A masterpiece of French Gothic art, the Latin Psalter of Blanche of Castile was produced in Paris in the first third of the thirteenth century by an anonymous master using tempera, ink, and gold leaf on parchment. The book was most likely commissioned by or for Blanche of Castile (1188–1252), the mother of Louis IX, whom it passed to after her death (which is why it is sometimes referred to jointly as the Psalter of Saint Louis and Blanche of Castile—not to be confused with the even more lavish Paris Psalter of Saint Louis that followed it). Whoever the original owner was, she is depicted praying before an altar on page 122v.

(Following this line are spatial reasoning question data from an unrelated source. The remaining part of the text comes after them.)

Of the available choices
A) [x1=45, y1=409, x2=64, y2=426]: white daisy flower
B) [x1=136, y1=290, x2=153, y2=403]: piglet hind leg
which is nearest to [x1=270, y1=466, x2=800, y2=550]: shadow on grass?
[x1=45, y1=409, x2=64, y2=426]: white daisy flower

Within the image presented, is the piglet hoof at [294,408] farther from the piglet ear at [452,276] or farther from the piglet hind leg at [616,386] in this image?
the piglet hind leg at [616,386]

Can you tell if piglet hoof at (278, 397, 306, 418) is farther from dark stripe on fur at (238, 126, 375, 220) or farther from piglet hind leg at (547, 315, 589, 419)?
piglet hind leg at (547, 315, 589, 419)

Discussing the transition from Romanesque to Gothic art and the new structures surrounding it, an online Encyclopedia of Art History states,
It is no accident that this new style of Christian art was born in France. The University of Paris was the intellectual centre of Europe throughout the thirteenth century, and from the time of St Louis (1226-70) the French court became increasingly important. Students and scholars from all over the continent flocked to Paris to learn and to discuss scholarly matters. Knights returning from the Crusades introduced Eastern theory and science. [This partially explains the unusual frontispiece depicting three geometers in the Psalter of Blanche of Castile, below.] With the ascendancy of the university, the importance of monasteries as centres of book illustration and illumination declined. Commercial guilds were founded and books were produced for private ownership. Large ceremonial books, lavishly illuminated and ornamented with jewellery, became less common and we must follow the stylistic developments principally in Psalters, which the highborn laity made their own.

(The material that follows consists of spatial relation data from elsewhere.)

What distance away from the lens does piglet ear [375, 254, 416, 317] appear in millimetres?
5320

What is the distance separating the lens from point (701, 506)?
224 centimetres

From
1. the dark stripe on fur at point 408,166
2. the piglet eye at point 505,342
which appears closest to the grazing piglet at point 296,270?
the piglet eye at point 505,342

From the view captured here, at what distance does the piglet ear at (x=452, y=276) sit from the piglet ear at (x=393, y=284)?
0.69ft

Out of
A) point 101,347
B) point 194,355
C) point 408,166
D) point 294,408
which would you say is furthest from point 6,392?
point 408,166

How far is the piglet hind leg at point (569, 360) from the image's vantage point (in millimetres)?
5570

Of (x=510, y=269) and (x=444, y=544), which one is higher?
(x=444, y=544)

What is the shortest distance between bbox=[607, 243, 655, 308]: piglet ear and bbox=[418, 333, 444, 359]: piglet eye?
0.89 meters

An alternate name for the manuscript is the Sainte-Chapelle Psalter, due to the fact that it was preserved in the Sainte-Chapelle treasury from 1335 to the end of the eighteenth century, when it was moved to the Bibliothèque de l’Arsenal, now part of the Bibliothèque nationale de France. Louis IX built the Sainte-Chapelle (“Holy Chapel”) inside the royal palace complex between 1238 and 1248 to serve as a private devotional space and to house the thirty-plus relics of Christ he had bought, including what he believed to be the crown of thorns and a fragment of the cross.
Among the 192 pages of the Psalter of Blanche of Castile are twenty-seven full-page miniatures, twenty-two of which are divided into interlocking medallions containing distinct narrative episodes from the Old and New Testaments (mostly). All of them are reproduced below, sourced from https://gallica.bnf.fr/ark:/12148/btv1b7100723j (Bibliothèque de l’Arsenal MS 1186 réserve). Folio numbers and subjects are provided as captions.

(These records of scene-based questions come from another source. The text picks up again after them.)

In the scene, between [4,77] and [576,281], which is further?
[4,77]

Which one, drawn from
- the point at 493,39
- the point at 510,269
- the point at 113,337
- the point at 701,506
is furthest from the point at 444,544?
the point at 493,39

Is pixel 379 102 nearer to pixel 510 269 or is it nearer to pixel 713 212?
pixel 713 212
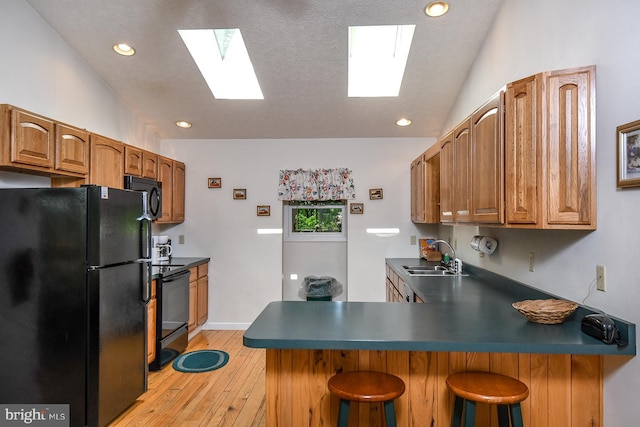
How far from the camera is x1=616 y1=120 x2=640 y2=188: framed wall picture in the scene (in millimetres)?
1465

This is one of thousands of Christian illuminated manuscripts that have been digitized by libraries and museums around the world, enabling people like you and me to be nourished by their beauty. People often ask me how I incorporate visual art into my devotional practice, and one way is by simply paging (digitally) through painting cycles from old books, letting the medieval imagination be my guide through God’s story of redemption. My eyes do the reading, my soul rests. There’s no rigid program I follow, and no particular goal, but I find I am often led to respond in prayer. Try it!